Латтимер отчаянно листал страницы своего ежедневника.

— Зеленые глаза, зеленые глаза. Кто-то должен был описать их. А что касается роста, то я уверен, что они сказали — средний. Так, а где же…?

Эллианна не могла сдержать улыбку, даже в такой момент. В этом весь Уэллстоун — всегда ищет луч надежды. И в том, что он пытается защитить ее, что бы ни произошло. Виконт не сможет заслонить ее от правды, не больше, чем она сама смогла бы оберегать Изабеллу на протяжении всей ее жизни, но он пытается, милый, пустоголовый олух. Эллианна ни разу не пришло в голову, что его забота о ней имеет что-то общее с деньгами. Просто Уэллстоун — истинный джентльмен, и весьма любезный к тому же. Несмотря на перчатки, Эллианна сочла его прикосновение успокаивающим и порадовалась, что он настоял на поездке вместе с ней, как только перестал настаивать на том, чтобы она осталась дома. Она сжала пальцы виконта, и в ответ получила одобряющее пожатие. Как хорошо иметь рядом друга, который не бросается вперед без нее, а находится поблизости.

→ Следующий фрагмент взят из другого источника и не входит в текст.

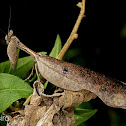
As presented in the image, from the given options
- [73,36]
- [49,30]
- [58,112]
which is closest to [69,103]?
[58,112]

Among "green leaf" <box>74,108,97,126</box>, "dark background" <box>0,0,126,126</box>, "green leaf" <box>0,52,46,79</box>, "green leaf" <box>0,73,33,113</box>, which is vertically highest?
"dark background" <box>0,0,126,126</box>

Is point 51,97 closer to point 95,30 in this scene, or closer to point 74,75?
point 74,75

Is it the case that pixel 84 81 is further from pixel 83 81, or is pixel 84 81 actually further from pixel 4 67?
pixel 4 67

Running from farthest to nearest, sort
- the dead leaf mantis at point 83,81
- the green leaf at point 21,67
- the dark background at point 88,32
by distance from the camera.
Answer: the dark background at point 88,32 < the green leaf at point 21,67 < the dead leaf mantis at point 83,81

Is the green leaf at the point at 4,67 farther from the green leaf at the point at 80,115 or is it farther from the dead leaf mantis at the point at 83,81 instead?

— Мне нужно съездить туда, Уэллстоун. Пожалуйста, попытайтесь понять, что я должна увидеть все сама, без пытки ожиданием дома. Мистер Латтимер был прав, пригласив меня, не важно, насколько ужасным станет это испытание. Я ценю вашу заботу, и вашу поддержку, но никто другой не сделает это за меня. Никто другой не знает мою сестру так же хорошо, и никто так сильно не переживает за нее. Но, может быть, вы все-таки правы, и эта женщина — не Изабелла. Я молюсь, чтобы это было так, и молюсь за душу этой женщина, кем бы она ни оказалась.

Остаток пути они проделали в молчании, за исключением стука лошадиных копыт и колес экипажа.